__Extrait choisi__:
L’UE place la Belgique parmi les pays du Club Med: avec 11,2% de déficit, seule l’Espagne fait pire

C’est désormais noir sur blanc dans les chiffres de la Commission européenne. La Belgique est le pays d’Europe au plus grand déficit après l’Espagne. Avec un déficit de 11,2% en 2020, selon la Commission. 2021 ne s’annonce pas bien meilleur avec un déficit qui pourrait atteindre les 7,1%. L’Europe nous met en garde: nous sommes dans le même bateau que l’Espagne, le Portugal, la Grèce, l’Italie et la France.

Le Commissaire européen des Finances, Paolo Gentiloni, a présenté son analyse chiffrée des budgets des pays européens. Selon ses propres estimations, le déficit belge devrait atteindre 11,2%, soit 1% de plus que les prévisions de la Belgique début octobre à 10,3%.

__Enregistrements fournis__:
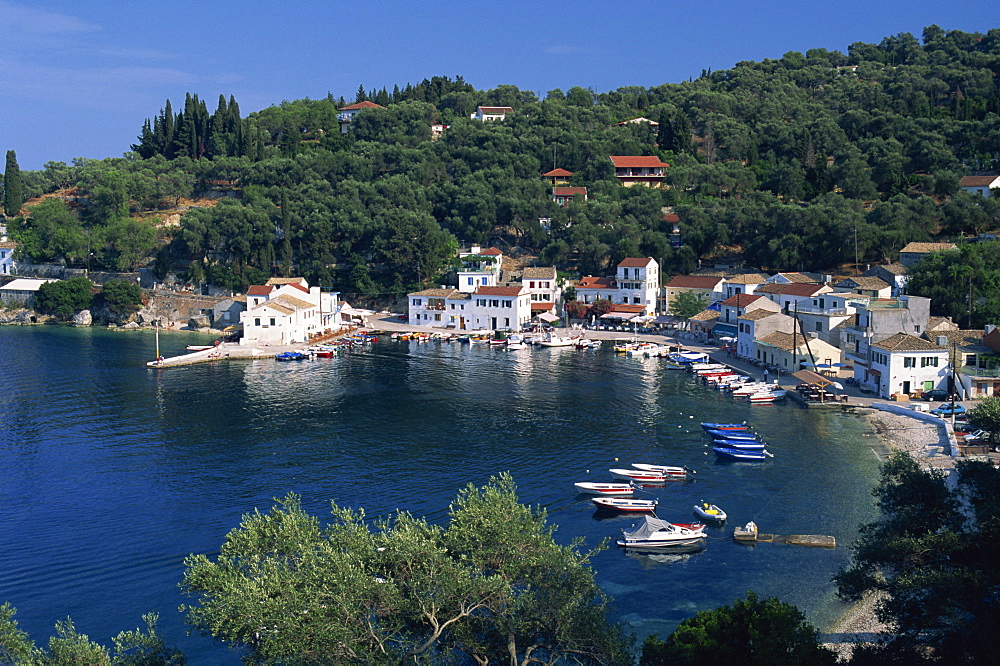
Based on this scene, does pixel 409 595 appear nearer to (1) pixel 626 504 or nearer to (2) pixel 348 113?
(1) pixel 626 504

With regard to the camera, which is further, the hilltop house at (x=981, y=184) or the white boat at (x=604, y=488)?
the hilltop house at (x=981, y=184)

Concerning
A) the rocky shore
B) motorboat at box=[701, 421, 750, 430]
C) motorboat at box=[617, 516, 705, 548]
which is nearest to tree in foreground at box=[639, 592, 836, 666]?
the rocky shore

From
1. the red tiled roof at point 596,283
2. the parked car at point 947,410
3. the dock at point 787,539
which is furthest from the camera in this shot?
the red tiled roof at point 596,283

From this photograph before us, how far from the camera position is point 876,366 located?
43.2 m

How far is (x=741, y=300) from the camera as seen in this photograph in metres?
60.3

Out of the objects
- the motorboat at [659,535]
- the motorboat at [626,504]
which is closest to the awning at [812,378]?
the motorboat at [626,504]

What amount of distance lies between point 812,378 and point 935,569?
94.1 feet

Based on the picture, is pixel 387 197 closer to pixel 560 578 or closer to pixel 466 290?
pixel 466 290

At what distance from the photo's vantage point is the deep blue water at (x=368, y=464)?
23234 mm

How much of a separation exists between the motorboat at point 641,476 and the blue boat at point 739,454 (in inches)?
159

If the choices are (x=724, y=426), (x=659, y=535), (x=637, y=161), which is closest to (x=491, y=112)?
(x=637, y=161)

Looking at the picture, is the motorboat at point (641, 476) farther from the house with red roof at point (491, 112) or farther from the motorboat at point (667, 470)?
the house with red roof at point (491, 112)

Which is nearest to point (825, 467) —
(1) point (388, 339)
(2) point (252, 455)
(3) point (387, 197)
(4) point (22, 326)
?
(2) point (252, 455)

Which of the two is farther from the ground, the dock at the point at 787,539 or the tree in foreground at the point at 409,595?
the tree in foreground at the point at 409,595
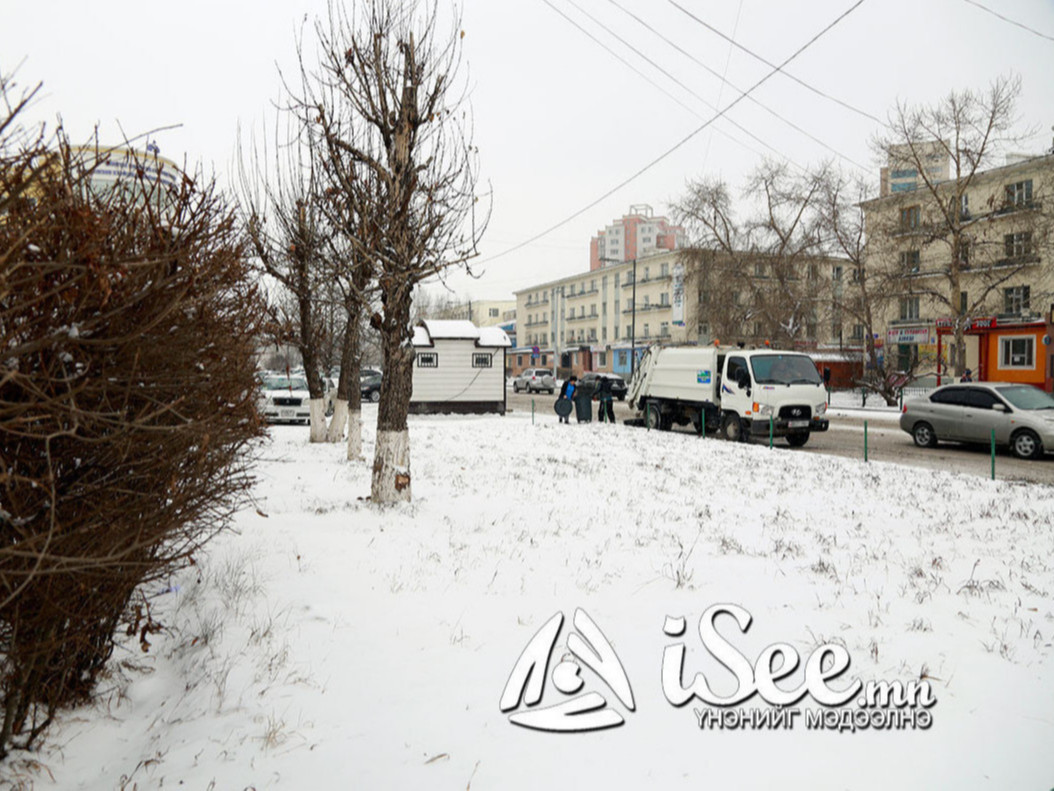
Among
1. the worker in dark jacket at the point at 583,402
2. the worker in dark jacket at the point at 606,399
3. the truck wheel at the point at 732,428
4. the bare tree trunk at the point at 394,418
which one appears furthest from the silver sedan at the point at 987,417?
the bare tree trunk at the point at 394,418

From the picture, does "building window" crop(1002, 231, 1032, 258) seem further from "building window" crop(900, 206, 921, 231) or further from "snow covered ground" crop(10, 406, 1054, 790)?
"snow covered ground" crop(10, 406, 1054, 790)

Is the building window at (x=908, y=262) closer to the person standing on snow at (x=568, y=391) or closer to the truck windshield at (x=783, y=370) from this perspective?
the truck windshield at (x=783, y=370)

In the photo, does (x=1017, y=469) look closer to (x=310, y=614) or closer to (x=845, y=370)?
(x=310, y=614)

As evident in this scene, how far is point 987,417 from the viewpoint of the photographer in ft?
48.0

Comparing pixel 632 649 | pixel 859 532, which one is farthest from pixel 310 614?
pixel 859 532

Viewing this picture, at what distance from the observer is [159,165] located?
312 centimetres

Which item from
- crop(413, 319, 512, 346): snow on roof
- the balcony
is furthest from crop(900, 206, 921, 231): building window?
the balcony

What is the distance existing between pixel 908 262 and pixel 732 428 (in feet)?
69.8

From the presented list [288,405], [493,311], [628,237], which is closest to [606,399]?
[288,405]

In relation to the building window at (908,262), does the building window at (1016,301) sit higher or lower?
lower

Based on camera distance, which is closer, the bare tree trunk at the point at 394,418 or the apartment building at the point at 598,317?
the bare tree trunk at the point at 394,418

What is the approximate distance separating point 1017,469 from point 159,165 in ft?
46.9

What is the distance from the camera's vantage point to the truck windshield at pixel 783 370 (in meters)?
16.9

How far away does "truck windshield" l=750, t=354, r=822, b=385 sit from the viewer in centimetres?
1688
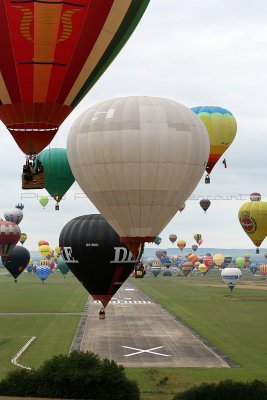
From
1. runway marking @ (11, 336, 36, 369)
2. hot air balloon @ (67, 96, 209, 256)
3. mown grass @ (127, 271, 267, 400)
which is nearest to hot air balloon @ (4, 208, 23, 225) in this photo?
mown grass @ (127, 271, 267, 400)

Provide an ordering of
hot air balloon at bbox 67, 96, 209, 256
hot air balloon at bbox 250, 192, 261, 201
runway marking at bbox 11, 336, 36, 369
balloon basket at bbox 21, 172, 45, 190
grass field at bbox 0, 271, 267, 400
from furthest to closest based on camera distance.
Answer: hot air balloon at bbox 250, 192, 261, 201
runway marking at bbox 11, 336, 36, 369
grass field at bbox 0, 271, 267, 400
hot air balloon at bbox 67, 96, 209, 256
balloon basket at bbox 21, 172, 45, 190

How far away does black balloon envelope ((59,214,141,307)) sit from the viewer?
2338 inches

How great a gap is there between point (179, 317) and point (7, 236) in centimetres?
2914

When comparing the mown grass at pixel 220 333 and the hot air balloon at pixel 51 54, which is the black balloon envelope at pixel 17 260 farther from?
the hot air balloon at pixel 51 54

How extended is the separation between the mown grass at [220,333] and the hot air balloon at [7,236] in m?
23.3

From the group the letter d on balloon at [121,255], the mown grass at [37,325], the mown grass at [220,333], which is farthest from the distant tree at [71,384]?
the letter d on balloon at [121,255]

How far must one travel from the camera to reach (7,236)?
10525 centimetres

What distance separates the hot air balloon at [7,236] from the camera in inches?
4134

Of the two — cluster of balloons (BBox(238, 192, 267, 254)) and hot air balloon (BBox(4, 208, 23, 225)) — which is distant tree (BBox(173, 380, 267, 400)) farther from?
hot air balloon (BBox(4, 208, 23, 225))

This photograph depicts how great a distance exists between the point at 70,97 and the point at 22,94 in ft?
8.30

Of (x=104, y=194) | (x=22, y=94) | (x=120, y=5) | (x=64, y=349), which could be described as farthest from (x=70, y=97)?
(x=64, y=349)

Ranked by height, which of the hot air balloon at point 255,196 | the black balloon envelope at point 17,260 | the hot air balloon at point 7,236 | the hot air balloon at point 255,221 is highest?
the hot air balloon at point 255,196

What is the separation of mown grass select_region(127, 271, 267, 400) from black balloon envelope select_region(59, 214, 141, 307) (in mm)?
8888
--
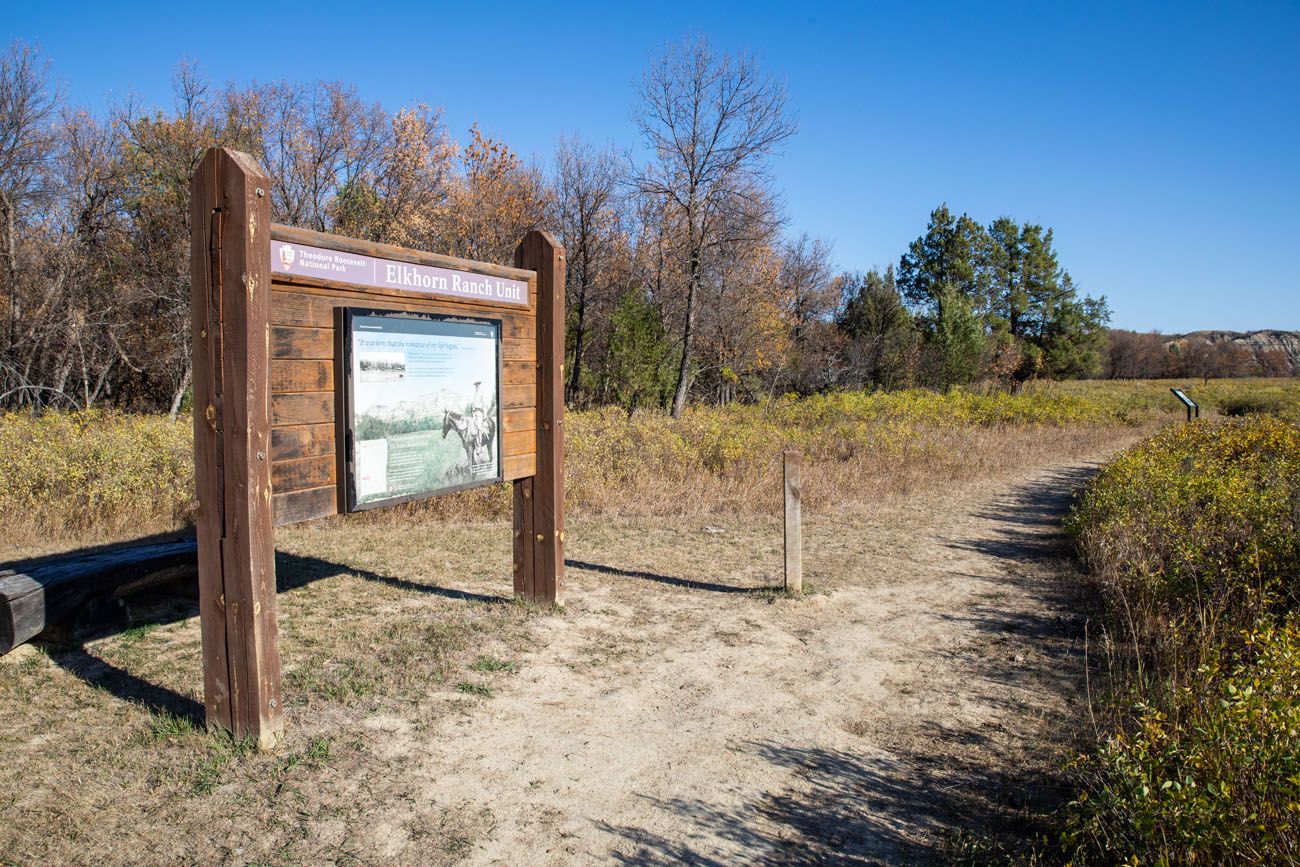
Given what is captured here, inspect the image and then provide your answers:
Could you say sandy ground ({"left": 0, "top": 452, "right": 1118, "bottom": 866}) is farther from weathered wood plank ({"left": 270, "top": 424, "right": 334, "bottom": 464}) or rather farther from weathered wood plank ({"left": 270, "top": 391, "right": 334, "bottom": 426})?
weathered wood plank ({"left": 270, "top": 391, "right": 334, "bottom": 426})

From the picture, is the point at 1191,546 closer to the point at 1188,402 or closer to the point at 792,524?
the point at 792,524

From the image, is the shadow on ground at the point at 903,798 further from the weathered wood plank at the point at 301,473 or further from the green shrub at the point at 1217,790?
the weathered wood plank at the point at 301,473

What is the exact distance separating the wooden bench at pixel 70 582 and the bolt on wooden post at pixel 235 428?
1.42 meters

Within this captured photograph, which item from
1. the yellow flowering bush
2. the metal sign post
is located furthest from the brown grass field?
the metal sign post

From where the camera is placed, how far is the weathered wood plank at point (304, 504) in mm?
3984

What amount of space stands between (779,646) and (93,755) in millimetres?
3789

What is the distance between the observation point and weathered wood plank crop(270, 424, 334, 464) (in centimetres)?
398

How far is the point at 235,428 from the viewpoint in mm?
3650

__Travail demandé__:
[a] Reproduisez tout le passage de l’article sur le déficit belge, depuis « C’est désormais noir » jusqu’à « octobre à 10,3%. ».
[b] D’après l’article sur le déficit belge, à combien s’élevaient les prévisions de déficit de la Belgique début octobre ?
Les enregistrements forment un matériau distinct de l’article.

__Résultats par tâche__:
[a]
C’est désormais noir sur blanc dans les chiffres de la Commission européenne. La Belgique est le pays d’Europe au plus grand déficit après l’Espagne. Avec un déficit de 11,2% en 2020, selon la Commission. 2021 ne s’annonce pas bien meilleur avec un déficit qui pourrait atteindre les 7,1%. L’Europe nous met en garde: nous sommes dans le même bateau que l’Espagne, le Portugal, la Grèce, l’Italie et la France.

Le Commissaire européen des Finances, Paolo Gentiloni, a présenté son analyse chiffrée des budgets des pays européens. Selon ses propres estimations, le déficit belge devrait atteindre 11,2%, soit 1% de plus que les prévisions de la Belgique début octobre à 10,3%.

[b] 10,3%.